▶ [EXTRACTO DEL TEXTO]
* * * * * * * * *
Todos coleccionamos equívocos. Hace un año, en el metro de Madrid, alguien me tocó un brazo. Me volví enseguida, por miedo a que me lo robasen. Era el derecho. Y estaba escaldado. En tres meses había sufrido dos atracos. «¿Qué tal?», me preguntó de pronto un hombre con bigote, en el que no reconocí a nadie familiar. «Hola», respondí por precaución. Debió adivinar mi desconcierto, porque me preguntó si «acaso» no lo conocía. Se metió en medio un silencio que duró casi un año, pero de los breves, que pasan en dos segundos. «Por favor, cómo no te voy a reconocer. Qué tontería. ¿Y qué es de tu vida?». Le tendí la mano. Sé cómo es sentirse un completo imbécil cuando le hablas a alguien que no te reconoce, y sonreí. Confesar que no lo reconocía me pareció de mal gusto. Entretanto, pensaba quién cojones sería. Yo nunca olvido un bigote.

Hay gente muy irascible por ahí, a la que conviene seguirle la corriente. Eso hice. Me arrepentí enseguida, pero todavía era de peor gusto rectificar. En cambio, él no disimulaba. Hasta sus gestos sugerían que éramos conocidos, casi primos. Chasqueó los dedos, como cuando estás a punto de saber una pregunta del Trivial, y sacó a relucir la última vez que nos vimos. «Fue en aquel pub de Sabadell, hace diez años». No había estado en mi puta vida en Sabadell. «¿Seguro?», me permití dudar. Después de todo, la duda también favorece el progreso. «Segurísimo. Ese día me contaste que te habían contratado en la Seat». Afirmé con la cabeza. «En efecto». Ni que decir tiene que nunca había trabajado en la Seat. Ni siquiera en un taller mecánico. Lo más parecido a eso había sido mi etapa de periodista en un diario en el que, de vez en cuando, tenías que apretar los tornillos de tu silla con un bolígrafo. Empecé a sospechar que me tomaba el pelo. Hay hijoputas así. «Joder, tienes razón. Yo estaba recién operado», decidí mentir, para dar continuidad a la farsa. «¿Operado?». El fulano arrugó el gesto, no tenía ni idea. Qué raro, pensé. Tan conocido mío y no sabía lo de mi operación. «¿Operado de qué?», se interesó. «Una fístula», improvisé. En ese momento, miré al suelo y advertí que llevaba botas de cowboy. Temblé.
* * * * * * * * *
[Registros de una fuente de datos]

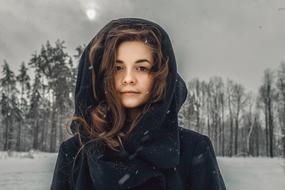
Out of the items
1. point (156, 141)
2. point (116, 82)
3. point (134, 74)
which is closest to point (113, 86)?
point (116, 82)

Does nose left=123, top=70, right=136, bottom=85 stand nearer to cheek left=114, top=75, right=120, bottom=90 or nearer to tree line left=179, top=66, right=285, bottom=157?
cheek left=114, top=75, right=120, bottom=90

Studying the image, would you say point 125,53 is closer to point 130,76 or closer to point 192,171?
point 130,76

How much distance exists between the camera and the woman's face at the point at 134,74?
2.33 meters

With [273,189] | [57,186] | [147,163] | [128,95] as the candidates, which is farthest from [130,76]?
[273,189]

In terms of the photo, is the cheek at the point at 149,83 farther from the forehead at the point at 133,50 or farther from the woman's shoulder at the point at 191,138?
the woman's shoulder at the point at 191,138

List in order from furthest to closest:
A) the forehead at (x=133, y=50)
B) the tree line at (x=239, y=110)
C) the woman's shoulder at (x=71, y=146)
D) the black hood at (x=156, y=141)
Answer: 1. the tree line at (x=239, y=110)
2. the woman's shoulder at (x=71, y=146)
3. the forehead at (x=133, y=50)
4. the black hood at (x=156, y=141)

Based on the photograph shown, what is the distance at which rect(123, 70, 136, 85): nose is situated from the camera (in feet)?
7.51

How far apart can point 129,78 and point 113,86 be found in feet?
0.43

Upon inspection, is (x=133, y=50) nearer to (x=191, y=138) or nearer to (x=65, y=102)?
(x=191, y=138)

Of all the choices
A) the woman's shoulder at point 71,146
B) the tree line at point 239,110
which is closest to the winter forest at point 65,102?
the tree line at point 239,110

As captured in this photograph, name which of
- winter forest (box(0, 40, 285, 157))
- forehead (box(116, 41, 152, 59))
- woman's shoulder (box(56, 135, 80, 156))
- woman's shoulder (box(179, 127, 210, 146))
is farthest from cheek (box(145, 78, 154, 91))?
winter forest (box(0, 40, 285, 157))

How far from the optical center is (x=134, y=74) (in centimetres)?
233

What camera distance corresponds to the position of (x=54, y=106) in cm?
4906

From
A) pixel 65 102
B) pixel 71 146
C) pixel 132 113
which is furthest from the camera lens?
pixel 65 102
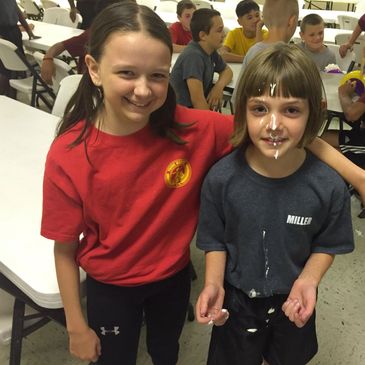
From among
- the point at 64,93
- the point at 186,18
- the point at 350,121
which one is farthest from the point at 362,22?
the point at 64,93

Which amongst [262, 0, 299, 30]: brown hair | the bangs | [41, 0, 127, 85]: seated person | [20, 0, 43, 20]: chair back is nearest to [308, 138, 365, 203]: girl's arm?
the bangs

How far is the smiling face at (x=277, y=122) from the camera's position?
0.79m

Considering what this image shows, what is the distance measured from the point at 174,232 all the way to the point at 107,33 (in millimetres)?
476

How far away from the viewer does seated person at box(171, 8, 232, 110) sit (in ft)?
7.23

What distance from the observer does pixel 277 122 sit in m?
0.78

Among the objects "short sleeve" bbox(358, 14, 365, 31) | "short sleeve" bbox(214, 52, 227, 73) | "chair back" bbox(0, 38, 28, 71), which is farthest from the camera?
"short sleeve" bbox(358, 14, 365, 31)

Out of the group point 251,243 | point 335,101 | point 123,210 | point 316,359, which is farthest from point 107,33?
point 335,101

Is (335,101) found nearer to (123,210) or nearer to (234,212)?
(234,212)

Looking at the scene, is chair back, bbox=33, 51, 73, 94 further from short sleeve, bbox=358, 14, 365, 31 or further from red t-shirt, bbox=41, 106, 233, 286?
short sleeve, bbox=358, 14, 365, 31

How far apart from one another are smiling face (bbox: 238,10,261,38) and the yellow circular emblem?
2768 millimetres

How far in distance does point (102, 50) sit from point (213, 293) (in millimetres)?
583

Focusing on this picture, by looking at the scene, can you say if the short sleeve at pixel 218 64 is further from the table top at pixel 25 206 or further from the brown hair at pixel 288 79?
the brown hair at pixel 288 79

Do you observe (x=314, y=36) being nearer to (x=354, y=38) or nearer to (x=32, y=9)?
(x=354, y=38)

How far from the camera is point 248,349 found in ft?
3.45
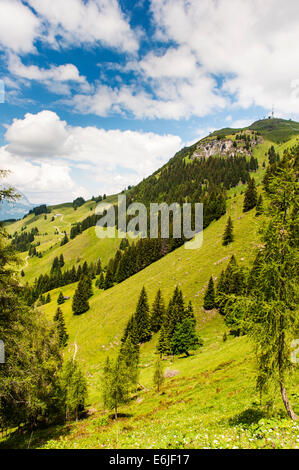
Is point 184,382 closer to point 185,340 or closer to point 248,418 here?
point 185,340

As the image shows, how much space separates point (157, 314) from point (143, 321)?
5.25 m

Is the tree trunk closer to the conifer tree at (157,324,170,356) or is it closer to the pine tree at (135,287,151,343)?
the conifer tree at (157,324,170,356)

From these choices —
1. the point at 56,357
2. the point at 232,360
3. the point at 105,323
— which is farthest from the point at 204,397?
the point at 105,323

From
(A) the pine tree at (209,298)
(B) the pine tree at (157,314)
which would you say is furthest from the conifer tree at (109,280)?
(A) the pine tree at (209,298)

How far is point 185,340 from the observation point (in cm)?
5453

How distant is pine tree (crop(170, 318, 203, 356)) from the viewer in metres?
54.0

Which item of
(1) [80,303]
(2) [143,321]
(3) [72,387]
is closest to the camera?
(3) [72,387]

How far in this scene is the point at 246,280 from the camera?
1202 centimetres

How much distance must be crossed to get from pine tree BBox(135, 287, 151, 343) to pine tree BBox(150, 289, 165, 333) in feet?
5.98

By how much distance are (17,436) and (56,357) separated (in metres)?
12.7

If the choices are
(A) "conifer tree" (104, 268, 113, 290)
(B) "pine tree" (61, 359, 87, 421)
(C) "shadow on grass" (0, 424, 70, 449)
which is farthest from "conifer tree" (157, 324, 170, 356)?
(A) "conifer tree" (104, 268, 113, 290)

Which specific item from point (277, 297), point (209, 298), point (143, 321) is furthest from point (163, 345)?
point (277, 297)

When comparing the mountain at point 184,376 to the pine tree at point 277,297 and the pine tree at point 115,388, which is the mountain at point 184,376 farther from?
the pine tree at point 115,388

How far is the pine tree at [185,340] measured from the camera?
2126 inches
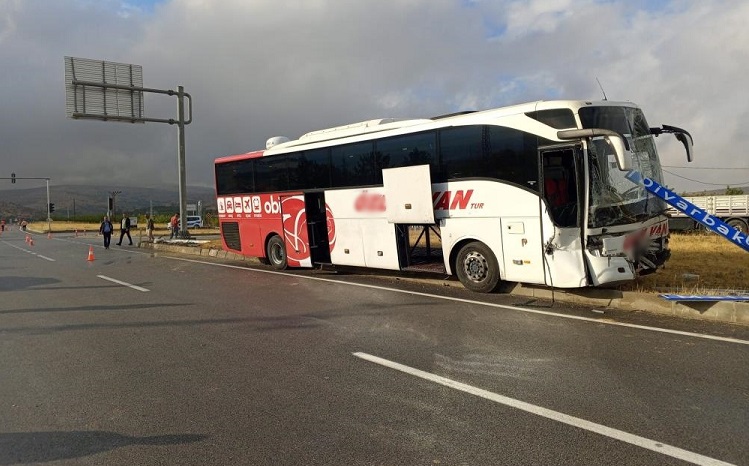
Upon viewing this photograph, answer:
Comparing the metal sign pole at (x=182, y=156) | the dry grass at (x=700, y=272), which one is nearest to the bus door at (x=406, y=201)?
the dry grass at (x=700, y=272)

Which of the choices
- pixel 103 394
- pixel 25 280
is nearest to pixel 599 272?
pixel 103 394

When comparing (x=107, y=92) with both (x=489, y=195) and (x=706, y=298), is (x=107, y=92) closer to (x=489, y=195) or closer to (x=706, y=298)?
(x=489, y=195)

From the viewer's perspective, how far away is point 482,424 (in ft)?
13.4

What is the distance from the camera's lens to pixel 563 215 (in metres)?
8.55

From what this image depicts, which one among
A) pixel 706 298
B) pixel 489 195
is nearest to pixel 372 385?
pixel 706 298

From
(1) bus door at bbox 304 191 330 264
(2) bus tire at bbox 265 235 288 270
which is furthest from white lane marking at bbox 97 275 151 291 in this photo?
(1) bus door at bbox 304 191 330 264

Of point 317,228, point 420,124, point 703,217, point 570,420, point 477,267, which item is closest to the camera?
point 570,420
* * * * * * * * *
▶ [OBJETIVO 1]
Responde con lo que dice el fragmento del encuentro en el metro:
(a) ¿En qué ciudad estaba el metro donde alguien tocó el brazo al narrador?
(b) Según el hombre del bigote, ¿dónde se vieron por última vez y hace cuánto?
(c) ¿Qué calzado llevaba el hombre?
▶ [OBJETIVO 2] Repite tal cual el pasaje del fragmento del encuentro en el metro que empieza con "Todos coleccionamos equívocos." y sigue hasta "olvido un bigote.".
▶ [OBJETIVO 3] Continúa el fragmento del encuentro en el metro desde su última frase.

▶ [RESULTADO 1]
(a) En Madrid.
(b) En un pub de Sabadell, hace diez años.
(c) Botas de cowboy.

▶ [RESULTADO 2]
Todos coleccionamos equívocos. Hace un año, en el metro de Madrid, alguien me tocó un brazo. Me volví enseguida, por miedo a que me lo robasen. Era el derecho. Y estaba escaldado. En tres meses había sufrido dos atracos. «¿Qué tal?», me preguntó de pronto un hombre con bigote, en el que no reconocí a nadie familiar. «Hola», respondí por precaución. Debió adivinar mi desconcierto, porque me preguntó si «acaso» no lo conocía. Se metió en medio un silencio que duró casi un año, pero de los breves, que pasan en dos segundos. «Por favor, cómo no te voy a reconocer. Qué tontería. ¿Y qué es de tu vida?». Le tendí la mano. Sé cómo es sentirse un completo imbécil cuando le hablas a alguien que no te reconoce, y sonreí. Confesar que no lo reconocía me pareció de mal gusto. Entretanto, pensaba quién cojones sería. Yo nunca olvido un bigote.

▶ [RESULTADO 3]
Faltaban todavía tres estaciones para mi parada. Después de otro silencio eterno y breve, cambió de conversación. Quiso saber si mantenía contacto con el viejo grupo de amigos. «Con algunos», señalé, sin grandes concreciones. Él recordaba a María, porque hacía tres años la había visto precisamente en un tren. Me reventaba la curiosidad por saber quién era aquel tipo. ¿Y si realmente yo lo conocía? ¿Y si había trabajado en la Seat pero no lo recordaba, porque había coincidido con mi etapa de cubatas de Larios? Se me ocurrió preguntarle por sus padres. Tal vez eso me facilitase alguna pista. «Mamá bien pero papá no demasiado. Murió». De hecho, agregó, yo le había enviado un telegrama de pesame. «¿De verdad no te acuerdas?». Claro que sí. «Es que hoy llevo un día horrible», alegué. «Por cierto, no quería dejar de felicitarte por el nacimiento de tu hija. No hay nada más hermoso que dar vida a una criatura», me dijo. Ahí reventé. Aquello era un despropósito. «¿Hija? No he tenido una hija en mi vida». Ahora era él quien estaba desconcertado. «Pero es posible que... —musitó—. ¿Tú no eres Alfredo Balaguer?». En ese momento se detuvo el tren. No era todavía mi parada pero me apeé. Las botas de cowboy me ponían nervioso.